Los Pistons respondieron a las jugadas rápidas y desmarques de los Cavaliers con un juego agresivo y eficiente. Detroit anotó 12 tiros libres en el primer cuarto frente a los dos de Cleveland, mientras que los visitantes tuvieron un porcentaje de acierto bajo en sus lanzamientos. Esto dejó a los Cavaliers en una desventaja de 16 puntos al término del primer cuarto, y el resto del partido fue un dominio claro del equipo mejor clasificado.
Un vídeo de ESPN destaca lo que describe como "una BATALLA" entre Cade Cunningham, de los Pistons, y James Harden, de los Cavaliers. Sin embargo, la realidad fue muy distinta. Cunningham brilló con una actuación sobresaliente, mostrando una madurez y versatilidad que le permitieron influir en cada posesión.
Aunque falló seis de sus siete intentos de dos puntos en la primera mitad, Cunningham siempre generó oportunidades positivas para su equipo. Su juego evolucionó hasta el punto de que rara vez opta por pasar la pelota y esconderse, sino que participa activamente en cada ataque, ya sea como lanzador, pasador o bloqueador. En la segunda parte, cuando los Cavaliers intentaron un parcial, Cunningham tomó el control del partido con tres asistencias consecutivas que terminaron en mates, un bloqueo para un triple limpio de un compañero y una canasta propia tras superar a Donovan Mitchell en la pintura.

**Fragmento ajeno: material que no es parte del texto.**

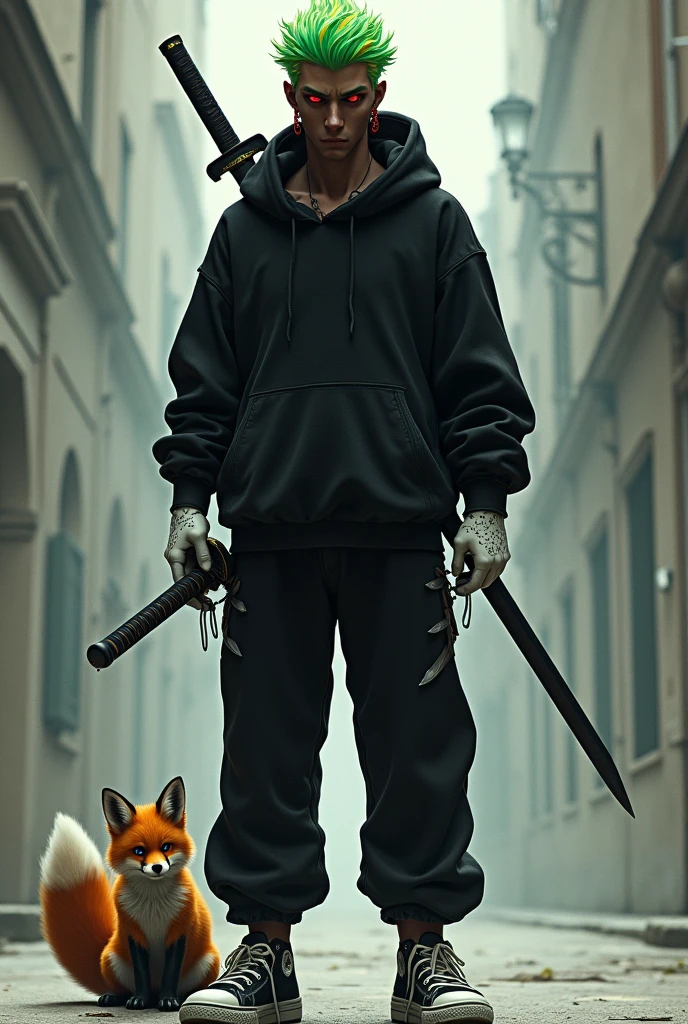 Man with green hair and yellow tips and red eyes with a katana, with a black hooded sweatshirt and soft black pants with white gloves, dark skin tone, but of course, with a psychopathic look, with black and white tennis shoes and 2 small knives, with a fox, with red earrings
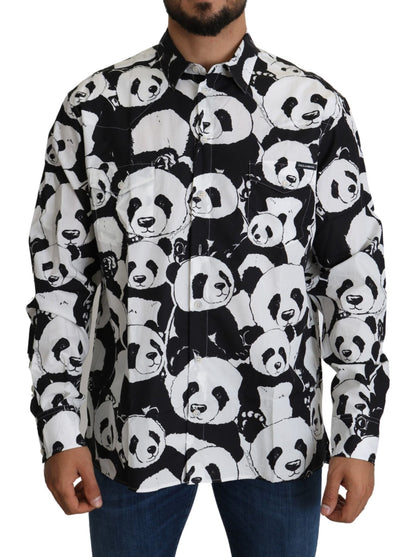 Dolce & Gabbana Panda Print Pure Cotton Shirt - Black White - Sandy Store ByNet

Por su parte, Harden tuvo momentos destacados, pero también cometió errores clave. Lanzó mal seis de sus siete intentos de triple y mostró su habitual tendencia a perderse cuando su defensor principal es superado y la ayuda defensiva no llega a tiempo, dejando espacios libres. La historia demuestra que, cuando el tiro de Harden no funciona y se mueve sin rumbo en la media distancia, es difícil aceptar el resto de su juego.